Measures of Dispersion
Statistics: Measures of Dispersion
Measures of Dispersion
Statistics — Measures of Dispersion
What you'll learn
- Measures of spread: range, mean deviation, variance, and standard deviation.
- Computing variance σ² using the formula Σ(xᵢ − x̄)²/n.
- The coefficient of variation (CV) for comparing variability between datasets with different means.
- Practical meaning: which dataset is more consistent?
Key concepts
Level 1 — Range and mean deviation
Range: Maximum − Minimum. Simple but affected by outliers; ignores middle values.
Mean deviation (MD) about mean:
- Ungrouped: MD = Σ|xᵢ − x̄|/n
- Grouped: MD = Σfᵢ|xᵢ − x̄|/Σfᵢ
Mean deviation about median: Replace x̄ with median. MD about median is minimum MD — any other point gives larger MD.

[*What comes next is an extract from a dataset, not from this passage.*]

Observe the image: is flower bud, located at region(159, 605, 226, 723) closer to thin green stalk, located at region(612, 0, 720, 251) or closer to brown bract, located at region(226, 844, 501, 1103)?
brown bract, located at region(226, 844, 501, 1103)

Level 2 — Variance and standard deviation
| Measure | Formula (ungrouped) | Note |
|---|---|---|
| Variance σ² | Σ(xᵢ − x̄)²/n | Always ≥ 0 |
| Shortcut variance | Σxᵢ²/n − (x̄)² | Easier to compute |
| Standard deviation σ | √variance | Same units as data |
| Grouped variance | Σfᵢ(xᵢ−x̄)²/Σfᵢ | Use midpoints xᵢ |
| Coefficient of variation | CV = (σ/x̄) × 100% | Dimensionless; compares spread |
CV interpretation: Lower CV → more consistent/stable. Used to compare variability of batsmen's scores, stock returns, machine precision.
Properties of variance:
- Var(aX + b) = a² Var(X) — adding constant doesn't change variance; scaling multiplies by a².
- σ(aX + b) = |a| σ.
JEE tip: Use shortcut formula Σxᵢ²/n − (x̄)² to avoid computing each (xᵢ − x̄)² individually. For grouped data: Σfᵢxᵢ²/n − (x̄)².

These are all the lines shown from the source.